There was something wrong with Ivy Margaret.
Ethan meant that sincerely.
He rode through the rain with a thousand thoughts racing through his head. The mysterious Margaret family. The garrison in Gearford. The officer he was supposed to find there. What exactly was he supposed to say when he handed over Ivy's revolver?
Then his mind drifted somewhere else entirely.
If the witch and her followers attacked, what were the odds of him slipping into the crowd and landing a surprise shot with Ice Arrow?
In theory, the witch should be a caster too, just like him. Against an attack she wasn't expecting, a fragile body would only drag her down. That was probably why three Tier Two knights had once managed to cut off her head.
The witch probably had no idea there was still someone in town who knew both Fireball and Ice Arrow. Elemental casters were rare on this continent. If he could keep the element of surprise, his odds were actually not bad.
The problem would come afterward.
Ivy would definitely investigate, and followers of the God of Truth were not the sort to accept the witch was tragically killed by an unexpected chunk of hail as a reasonable explanation.
A saying Ethan had once heard came back to him.
Anyone who kills people regularly knows the hard part isn't the killing. It's getting rid of the body.
Even after two years in another world, Ethan remained a complete amateur in that particular field.
By the time he rejected his thirteenth excuse, the cabin in the woods came into view.
He quickly realized he no longer needed to worry about excuses at all.
The moment he dismounted, he spotted Chloe.
Standing beside her was a woman in a black cloak, one hand resting on Chloe's head. Chloe was trembling all over and looked deeply uncomfortable.
There were other visitors outside the cabin too.
They were all dressed more or less the same, in the sort of clothes that would make anyone on the street assume they were up to no good.
The white horse Ethan had ridden in on seemed to reach that same conclusion. The moment Ethan locked eyes with the unexpected visitors, the horse bolted without hesitation and vanished into the rain before he could even call it back.
Apparently the horse was even more eager than he was to get to Gearford and deliver the message to the royal army.
So the worst-case scenario had happened after all.
Before Ethan could reunite with the main force from town, the witch and her followers had already surrounded him. The way they looked at him made it clear they had already decided he would make an excellent new sacrifice.
And yet, in a strange way, Ethan also felt a little more at ease.

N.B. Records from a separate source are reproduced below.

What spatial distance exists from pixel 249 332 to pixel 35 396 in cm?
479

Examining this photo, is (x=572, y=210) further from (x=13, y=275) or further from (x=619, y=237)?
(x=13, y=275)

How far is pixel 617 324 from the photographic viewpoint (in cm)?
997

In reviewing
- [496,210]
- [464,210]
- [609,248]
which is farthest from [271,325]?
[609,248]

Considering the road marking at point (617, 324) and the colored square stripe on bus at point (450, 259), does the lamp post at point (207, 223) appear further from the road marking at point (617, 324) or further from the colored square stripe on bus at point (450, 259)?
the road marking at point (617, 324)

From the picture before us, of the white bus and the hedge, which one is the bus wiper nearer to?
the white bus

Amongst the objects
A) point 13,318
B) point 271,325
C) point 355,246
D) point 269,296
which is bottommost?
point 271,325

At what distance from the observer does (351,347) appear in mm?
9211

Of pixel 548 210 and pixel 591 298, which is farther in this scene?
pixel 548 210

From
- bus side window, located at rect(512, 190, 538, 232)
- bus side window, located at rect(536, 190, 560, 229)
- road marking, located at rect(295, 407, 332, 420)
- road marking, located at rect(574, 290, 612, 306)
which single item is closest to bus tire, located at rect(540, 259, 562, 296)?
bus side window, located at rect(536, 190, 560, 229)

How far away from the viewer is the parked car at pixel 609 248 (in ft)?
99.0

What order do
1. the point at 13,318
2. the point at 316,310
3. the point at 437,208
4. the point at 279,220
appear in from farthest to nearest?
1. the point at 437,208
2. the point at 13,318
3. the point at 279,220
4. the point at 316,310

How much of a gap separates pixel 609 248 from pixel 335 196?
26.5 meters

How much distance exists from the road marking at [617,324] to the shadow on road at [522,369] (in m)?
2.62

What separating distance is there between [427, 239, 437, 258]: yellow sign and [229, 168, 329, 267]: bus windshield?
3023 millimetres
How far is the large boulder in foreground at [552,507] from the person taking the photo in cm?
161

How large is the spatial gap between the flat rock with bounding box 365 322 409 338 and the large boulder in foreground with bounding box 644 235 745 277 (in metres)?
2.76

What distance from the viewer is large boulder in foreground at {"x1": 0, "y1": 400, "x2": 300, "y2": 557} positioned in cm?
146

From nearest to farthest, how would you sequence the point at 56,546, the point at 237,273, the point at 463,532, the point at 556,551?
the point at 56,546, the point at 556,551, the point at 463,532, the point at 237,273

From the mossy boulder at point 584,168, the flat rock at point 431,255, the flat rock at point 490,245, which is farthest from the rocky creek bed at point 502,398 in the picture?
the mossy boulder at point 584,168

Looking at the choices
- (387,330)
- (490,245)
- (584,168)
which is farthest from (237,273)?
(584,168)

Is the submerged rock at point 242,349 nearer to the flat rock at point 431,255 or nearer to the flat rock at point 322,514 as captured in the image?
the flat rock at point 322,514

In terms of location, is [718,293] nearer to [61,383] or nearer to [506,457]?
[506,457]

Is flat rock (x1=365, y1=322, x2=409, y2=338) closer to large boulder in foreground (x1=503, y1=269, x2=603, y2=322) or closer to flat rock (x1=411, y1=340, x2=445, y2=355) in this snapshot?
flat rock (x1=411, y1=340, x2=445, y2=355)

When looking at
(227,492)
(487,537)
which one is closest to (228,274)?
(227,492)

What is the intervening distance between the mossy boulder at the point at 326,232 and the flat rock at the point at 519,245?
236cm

At least now he no longer needed to think up excuses for Ivy. He no longer had to estimate how many people in town would die in the disaster the witch was about to bring down either. If he had stayed, all the follow-up condolence visits would have fallen to him as the town clerk.
Chloe, who had been crouched unhappily on the ground, heard him arrive and lit up at once.
The instant the woman beside her looked away, Chloe shook free and ran straight to Ethan. She planted herself in front of him, lowered her body, and let out a low warning growl.
"Go inside and stay out of the rain. You'll catch cold."
Ethan gently stroked Chloe's head.
She tilted her neck up at him and let out a questioning little chirp.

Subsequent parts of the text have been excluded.